Your task
Whatever the data contains, copy all of it exactly.

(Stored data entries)
----------

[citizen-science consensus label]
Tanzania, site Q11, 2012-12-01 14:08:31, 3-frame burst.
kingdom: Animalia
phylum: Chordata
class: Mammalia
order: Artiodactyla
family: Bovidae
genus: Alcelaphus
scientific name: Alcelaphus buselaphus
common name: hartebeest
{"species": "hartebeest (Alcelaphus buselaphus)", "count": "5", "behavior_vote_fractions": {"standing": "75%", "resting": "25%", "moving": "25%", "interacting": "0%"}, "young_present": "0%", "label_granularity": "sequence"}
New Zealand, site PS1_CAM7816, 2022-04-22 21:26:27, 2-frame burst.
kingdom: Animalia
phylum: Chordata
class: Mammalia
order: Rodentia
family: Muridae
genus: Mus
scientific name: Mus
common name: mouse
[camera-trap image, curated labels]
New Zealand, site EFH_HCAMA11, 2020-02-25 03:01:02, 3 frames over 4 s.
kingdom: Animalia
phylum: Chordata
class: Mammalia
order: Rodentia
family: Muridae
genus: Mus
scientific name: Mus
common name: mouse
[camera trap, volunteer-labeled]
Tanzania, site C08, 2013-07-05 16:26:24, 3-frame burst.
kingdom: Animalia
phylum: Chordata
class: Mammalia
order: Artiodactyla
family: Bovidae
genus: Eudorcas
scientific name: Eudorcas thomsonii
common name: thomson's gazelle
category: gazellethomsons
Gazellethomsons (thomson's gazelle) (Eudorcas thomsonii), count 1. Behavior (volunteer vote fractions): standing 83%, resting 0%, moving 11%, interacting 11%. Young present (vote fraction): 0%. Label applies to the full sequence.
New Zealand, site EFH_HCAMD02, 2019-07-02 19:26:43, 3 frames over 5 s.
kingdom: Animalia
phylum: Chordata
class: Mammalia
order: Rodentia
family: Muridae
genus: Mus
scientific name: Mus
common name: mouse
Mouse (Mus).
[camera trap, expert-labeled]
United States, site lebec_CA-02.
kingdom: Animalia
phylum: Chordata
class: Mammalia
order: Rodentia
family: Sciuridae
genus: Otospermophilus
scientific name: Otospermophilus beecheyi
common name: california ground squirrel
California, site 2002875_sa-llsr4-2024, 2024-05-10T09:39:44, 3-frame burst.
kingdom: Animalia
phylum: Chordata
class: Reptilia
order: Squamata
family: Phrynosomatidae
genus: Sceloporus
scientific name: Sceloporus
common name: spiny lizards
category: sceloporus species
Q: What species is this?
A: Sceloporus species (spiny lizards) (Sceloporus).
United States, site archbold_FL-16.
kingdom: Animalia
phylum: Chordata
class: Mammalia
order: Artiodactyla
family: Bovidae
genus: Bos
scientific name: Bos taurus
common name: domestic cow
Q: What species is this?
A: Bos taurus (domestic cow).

----------

Exercise output
[citizen-science consensus label]
Tanzania, site Q11, 2012-12-01 14:08:31, 3-frame burst.
kingdom: Animalia
phylum: Chordata
class: Mammalia
order: Artiodactyla
family: Bovidae
genus: Alcelaphus
scientific name: Alcelaphus buselaphus
common name: hartebeest
{"species": "hartebeest (Alcelaphus buselaphus)", "count": "5", "behavior_vote_fractions": {"standing": "75%", "resting": "25%", "moving": "25%", "interacting": "0%"}, "young_present": "0%", "label_granularity": "sequence"}
New Zealand, site PS1_CAM7816, 2022-04-22 21:26:27, 2-frame burst.
kingdom: Animalia
phylum: Chordata
class: Mammalia
order: Rodentia
family: Muridae
genus: Mus
scientific name: Mus
common name: mouse
[camera-trap image, curated labels]
New Zealand, site EFH_HCAMA11, 2020-02-25 03:01:02, 3 frames over 4 s.
kingdom: Animalia
phylum: Chordata
class: Mammalia
order: Rodentia
family: Muridae
genus: Mus
scientific name: Mus
common name: mouse
[camera trap, volunteer-labeled]
Tanzania, site C08, 2013-07-05 16:26:24, 3-frame burst.
kingdom: Animalia
phylum: Chordata
class: Mammalia
order: Artiodactyla
family: Bovidae
genus: Eudorcas
scientific name: Eudorcas thomsonii
common name: thomson's gazelle
category: gazellethomsons
Gazellethomsons (thomson's gazelle) (Eudorcas thomsonii), count 1. Behavior (volunteer vote fractions): standing 83%, resting 0%, moving 11%, interacting 11%. Young present (vote fraction): 0%. Label applies to the full sequence.
New Zealand, site EFH_HCAMD02, 2019-07-02 19:26:43, 3 frames over 5 s.
kingdom: Animalia
phylum: Chordata
class: Mammalia
order: Rodentia
family: Muridae
genus: Mus
scientific name: Mus
common name: mouse
Mouse (Mus).
[camera trap, expert-labeled]
United States, site lebec_CA-02.
kingdom: Animalia
phylum: Chordata
class: Mammalia
order: Rodentia
family: Sciuridae
genus: Otospermophilus
scientific name: Otospermophilus beecheyi
common name: california ground squirrel
California, site 2002875_sa-llsr4-2024, 2024-05-10T09:39:44, 3-frame burst.
kingdom: Animalia
phylum: Chordata
class: Reptilia
order: Squamata
family: Phrynosomatidae
genus: Sceloporus
scientific name: Sceloporus
common name: spiny lizards
category: sceloporus species
Q: What species is this?
A: Sceloporus species (spiny lizards) (Sceloporus).
United States, site archbold_FL-16.
kingdom: Animalia
phylum: Chordata
class: Mammalia
order: Artiodactyla
family: Bovidae
genus: Bos
scientific name: Bos taurus
common name: domestic cow
Q: What species is this?
A: Bos taurus (domestic cow).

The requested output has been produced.